Items stored from a collection:
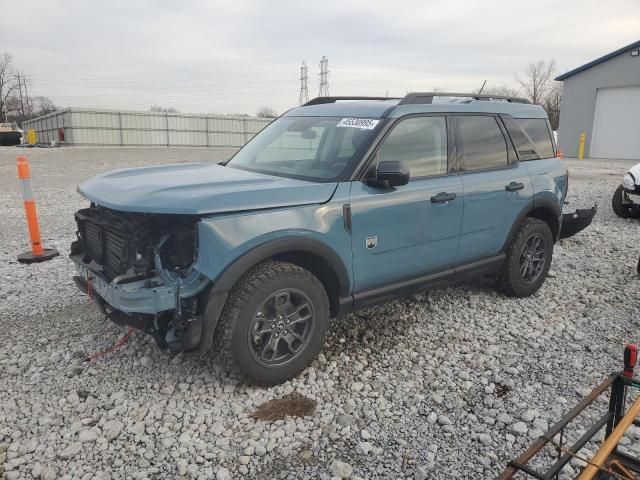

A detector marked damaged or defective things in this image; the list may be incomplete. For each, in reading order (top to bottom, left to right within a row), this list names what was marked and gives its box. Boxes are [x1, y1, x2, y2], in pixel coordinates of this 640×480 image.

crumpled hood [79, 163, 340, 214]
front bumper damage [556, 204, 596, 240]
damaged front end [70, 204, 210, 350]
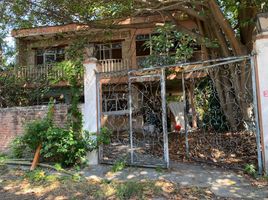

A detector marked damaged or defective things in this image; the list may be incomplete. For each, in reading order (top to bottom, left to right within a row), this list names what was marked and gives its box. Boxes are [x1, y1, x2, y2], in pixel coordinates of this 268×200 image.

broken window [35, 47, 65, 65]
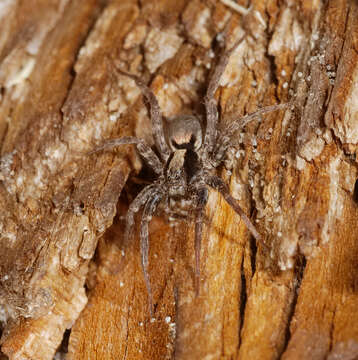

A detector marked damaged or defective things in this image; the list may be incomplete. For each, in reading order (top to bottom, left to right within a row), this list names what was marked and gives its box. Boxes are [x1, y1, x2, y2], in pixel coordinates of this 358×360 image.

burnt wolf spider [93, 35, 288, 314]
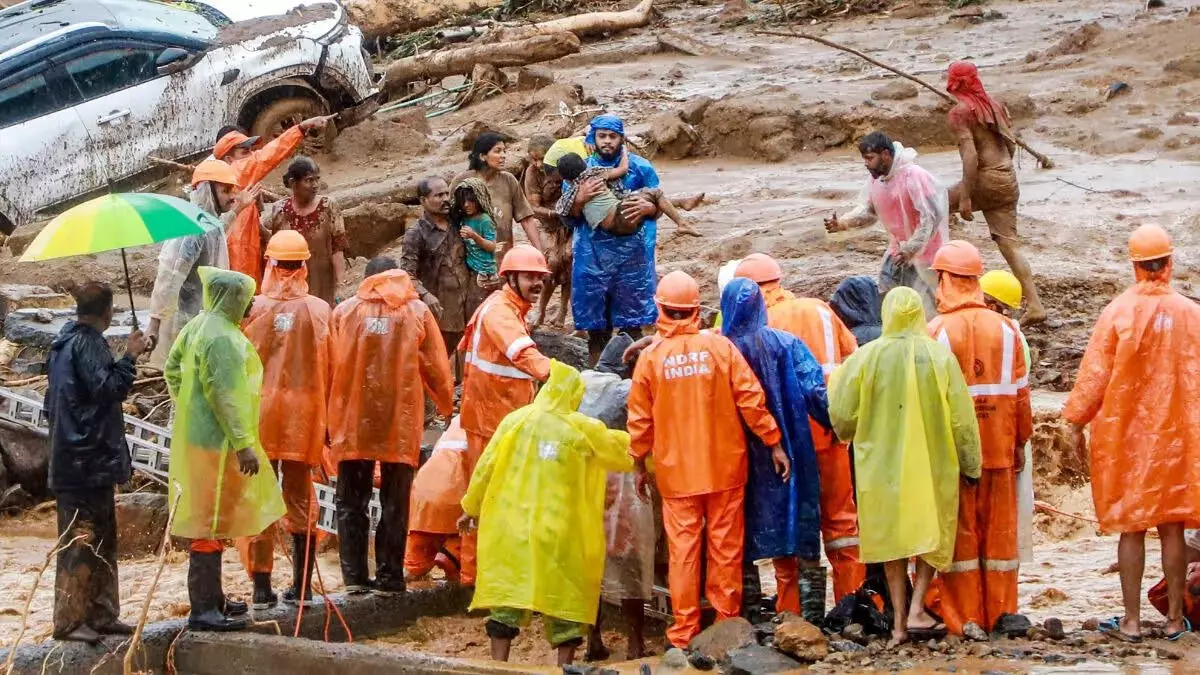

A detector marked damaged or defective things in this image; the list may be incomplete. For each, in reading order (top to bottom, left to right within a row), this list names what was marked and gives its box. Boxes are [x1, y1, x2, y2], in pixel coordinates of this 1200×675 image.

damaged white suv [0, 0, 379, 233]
==
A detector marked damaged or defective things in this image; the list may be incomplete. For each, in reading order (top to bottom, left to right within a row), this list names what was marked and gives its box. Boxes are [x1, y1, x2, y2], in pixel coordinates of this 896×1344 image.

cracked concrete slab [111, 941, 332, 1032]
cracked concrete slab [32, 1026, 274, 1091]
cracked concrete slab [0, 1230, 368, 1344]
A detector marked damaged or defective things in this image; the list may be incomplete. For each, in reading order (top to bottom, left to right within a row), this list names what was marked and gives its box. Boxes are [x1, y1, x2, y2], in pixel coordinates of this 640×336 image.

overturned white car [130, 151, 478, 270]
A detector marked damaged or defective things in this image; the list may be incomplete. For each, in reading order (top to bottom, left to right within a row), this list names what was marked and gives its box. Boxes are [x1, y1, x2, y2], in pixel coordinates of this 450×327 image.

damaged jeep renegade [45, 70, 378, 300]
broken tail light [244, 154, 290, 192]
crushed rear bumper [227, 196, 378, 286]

The exercise -
Reproduce the lines of the records word for word, starting at the line that contains "this 896×1344 image." and ending at the line that contains "crushed rear bumper [227, 196, 378, 286]".

Written solution -
A detector marked damaged or defective things in this image; the list may be incomplete. For each, in reading order (top to bottom, left to right within a row), this list names what was marked and gives its box. Boxes are [x1, y1, x2, y2], in pixel coordinates of this 896×1344 image.

cracked concrete slab [111, 941, 332, 1032]
cracked concrete slab [32, 1026, 274, 1091]
cracked concrete slab [0, 1230, 368, 1344]
A detector marked damaged or defective things in this image; the list may be incomplete. For each, in reading order (top to bottom, left to right within a row), this list names what was marked and gives its box. Boxes are [x1, y1, x2, y2], in pixel coordinates of this 640×336 image.

overturned white car [130, 151, 478, 270]
A detector marked damaged or defective things in this image; the list may be incomplete. For each, in reading order (top to bottom, left to right within a row), this list names what was marked and gives its box. Boxes are [x1, y1, x2, y2], in pixel coordinates of this 450×327 image.

damaged jeep renegade [45, 70, 378, 300]
broken tail light [244, 154, 290, 192]
crushed rear bumper [227, 196, 378, 286]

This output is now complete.